- **Instructions for the task**:
Starting with the line that contains "Which of these —" and going on through the end of the entries, express those lines alone as a JSON list of strings, one string per line, leaving out blank lines.

- **Supplied data**:
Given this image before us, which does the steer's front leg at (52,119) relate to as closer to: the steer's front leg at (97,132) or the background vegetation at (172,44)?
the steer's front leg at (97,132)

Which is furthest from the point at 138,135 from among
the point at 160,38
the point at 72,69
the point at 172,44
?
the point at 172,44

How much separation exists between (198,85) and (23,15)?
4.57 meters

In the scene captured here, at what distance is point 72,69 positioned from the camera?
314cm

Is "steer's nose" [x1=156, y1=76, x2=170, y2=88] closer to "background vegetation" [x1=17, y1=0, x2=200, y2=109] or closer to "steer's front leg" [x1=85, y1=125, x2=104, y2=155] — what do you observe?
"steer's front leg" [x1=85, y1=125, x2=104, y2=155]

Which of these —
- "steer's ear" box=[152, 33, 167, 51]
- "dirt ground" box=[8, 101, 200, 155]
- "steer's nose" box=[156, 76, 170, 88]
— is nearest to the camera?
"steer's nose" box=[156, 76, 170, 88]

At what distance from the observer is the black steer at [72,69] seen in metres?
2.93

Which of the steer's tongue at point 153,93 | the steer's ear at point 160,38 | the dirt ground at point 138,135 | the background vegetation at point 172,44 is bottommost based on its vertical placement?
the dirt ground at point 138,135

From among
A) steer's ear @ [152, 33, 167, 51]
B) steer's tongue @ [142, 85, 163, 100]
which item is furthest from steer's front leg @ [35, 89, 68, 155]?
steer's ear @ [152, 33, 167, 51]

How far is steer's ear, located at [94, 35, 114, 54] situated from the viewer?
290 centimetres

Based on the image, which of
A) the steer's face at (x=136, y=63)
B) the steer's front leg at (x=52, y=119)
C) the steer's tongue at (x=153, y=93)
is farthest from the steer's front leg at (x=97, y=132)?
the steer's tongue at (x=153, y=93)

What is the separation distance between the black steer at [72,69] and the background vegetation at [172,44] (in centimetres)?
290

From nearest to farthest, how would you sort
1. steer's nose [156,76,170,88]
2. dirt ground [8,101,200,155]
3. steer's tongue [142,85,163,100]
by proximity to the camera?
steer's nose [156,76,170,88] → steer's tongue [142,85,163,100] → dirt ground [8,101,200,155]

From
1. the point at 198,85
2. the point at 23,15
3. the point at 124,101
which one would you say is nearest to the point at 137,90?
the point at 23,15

- **Output**:
[
  "Which of these —",
  "- \"steer's ear\" box=[152, 33, 167, 51]",
  "- \"dirt ground\" box=[8, 101, 200, 155]",
  "- \"steer's nose\" box=[156, 76, 170, 88]",
  "— is nearest to the camera?",
  "\"steer's nose\" box=[156, 76, 170, 88]",
  "At what distance from the observer is the black steer at [72,69] seen in metres?",
  "2.93",
  "Which of the steer's tongue at point 153,93 | the steer's ear at point 160,38 | the dirt ground at point 138,135 | the background vegetation at point 172,44 is bottommost based on its vertical placement?",
  "the dirt ground at point 138,135",
  "From among",
  "A) steer's ear @ [152, 33, 167, 51]",
  "B) steer's tongue @ [142, 85, 163, 100]",
  "which item is furthest from steer's front leg @ [35, 89, 68, 155]?",
  "steer's ear @ [152, 33, 167, 51]",
  "How far is steer's ear, located at [94, 35, 114, 54] situated from the viewer?",
  "290 centimetres",
  "Based on the image, which of",
  "A) the steer's face at (x=136, y=63)",
  "B) the steer's front leg at (x=52, y=119)",
  "C) the steer's tongue at (x=153, y=93)",
  "is farthest from the steer's front leg at (x=97, y=132)?",
  "the steer's tongue at (x=153, y=93)",
  "What is the separation distance between the black steer at [72,69] and the background vegetation at [172,44] (in centimetres)?",
  "290",
  "From nearest to farthest, how would you sort",
  "1. steer's nose [156,76,170,88]",
  "2. dirt ground [8,101,200,155]",
  "3. steer's tongue [142,85,163,100]",
  "by proximity to the camera?",
  "steer's nose [156,76,170,88] → steer's tongue [142,85,163,100] → dirt ground [8,101,200,155]",
  "From",
  "1. the point at 198,85",
  "2. the point at 23,15",
  "3. the point at 124,101",
  "which one would you say is nearest to the point at 137,90?",
  "the point at 23,15"
]